Give all of the listing again word for word, with images excluded.

_AVAILABLE DATA_.
————
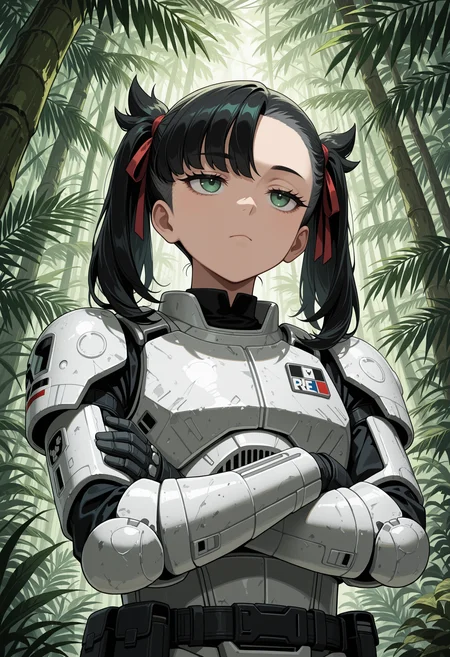 masterpiece, best quality, highres, absurdres, very awa, 1girl, solo, m4rn1edef, medium hair, black hair, asymmetrical bangs, twintails, undercut, stormtrooper, armor, jungle, outdoors, rainforest, nature, (fern), crossed arms, green eyes, eyelashes, hair ribbon, red ribbon, from below, looking ahead, bored, jitome, closed mouth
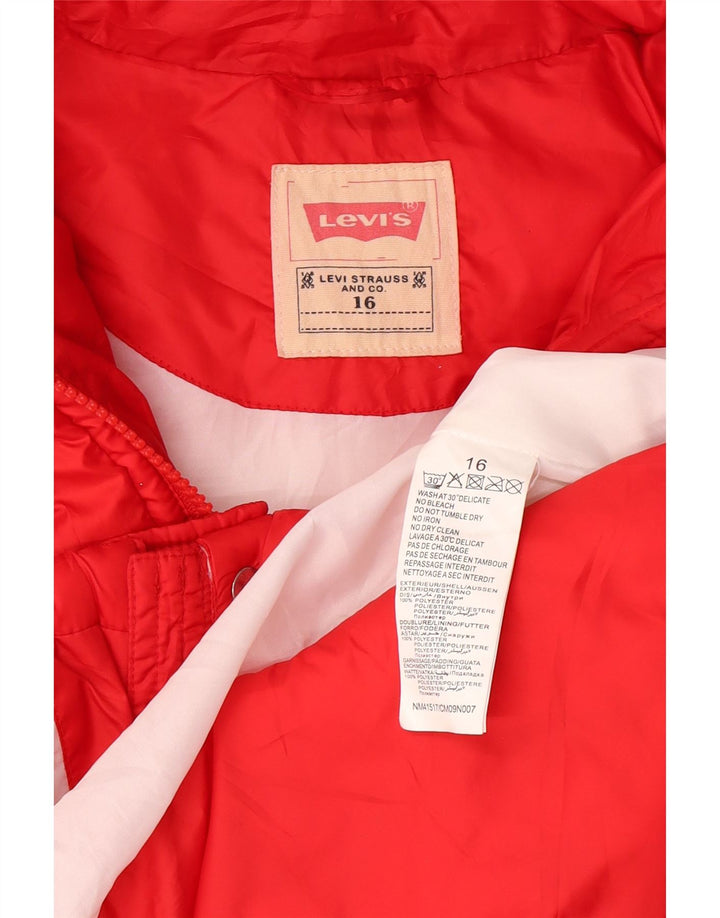 Утепленная куртка с капюшоном Levi's для девочек 15-16 лет, красный полиэстер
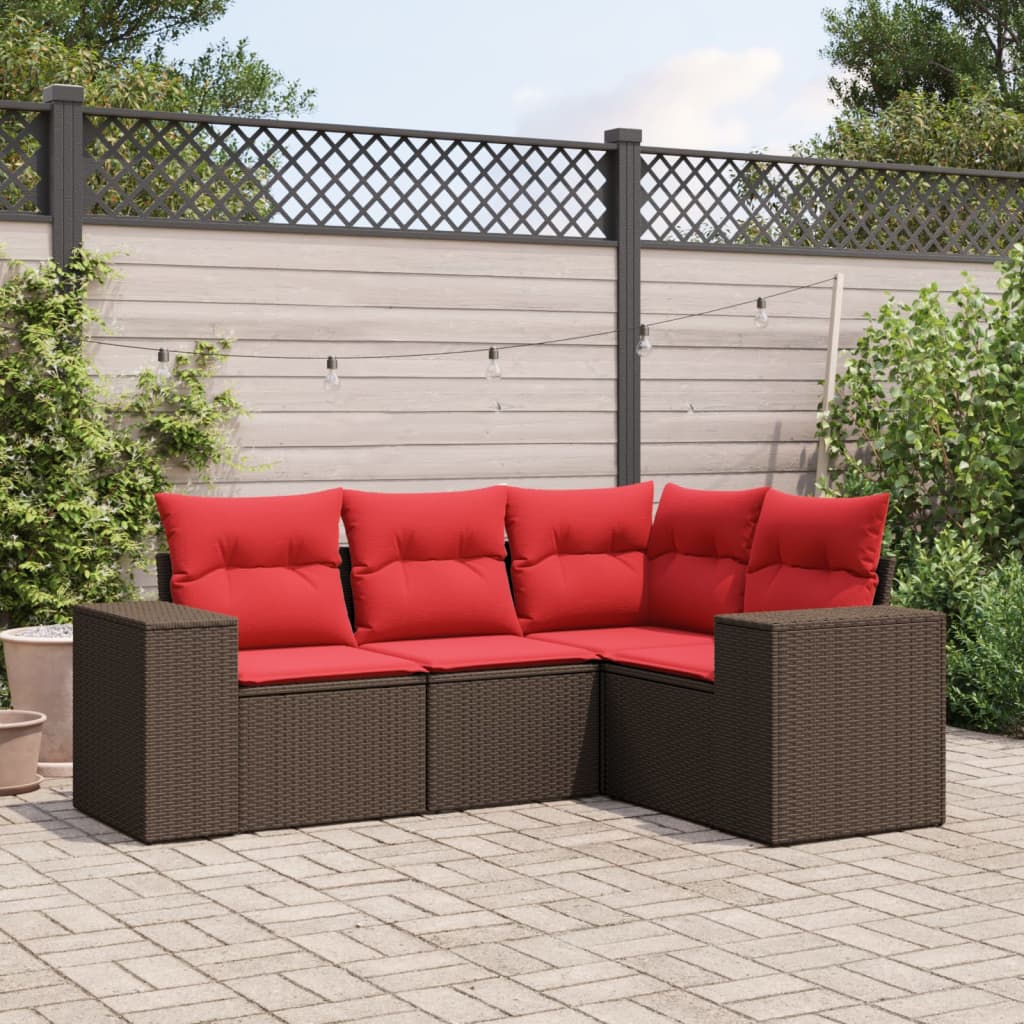 Conjunto de sofá de jardim com 4 peças e almofadas em rattan sintético marrom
————
_EXPECTED OUTPUT_.
 masterpiece, best quality, highres, absurdres, very awa, 1girl, solo, m4rn1edef, medium hair, black hair, asymmetrical bangs, twintails, undercut, stormtrooper, armor, jungle, outdoors, rainforest, nature, (fern), crossed arms, green eyes, eyelashes, hair ribbon, red ribbon, from below, looking ahead, bored, jitome, closed mouth
 Утепленная куртка с капюшоном Levi's для девочек 15-16 лет, красный полиэстер
 Conjunto de sofá de jardim com 4 peças e almofadas em rattan sintético marrom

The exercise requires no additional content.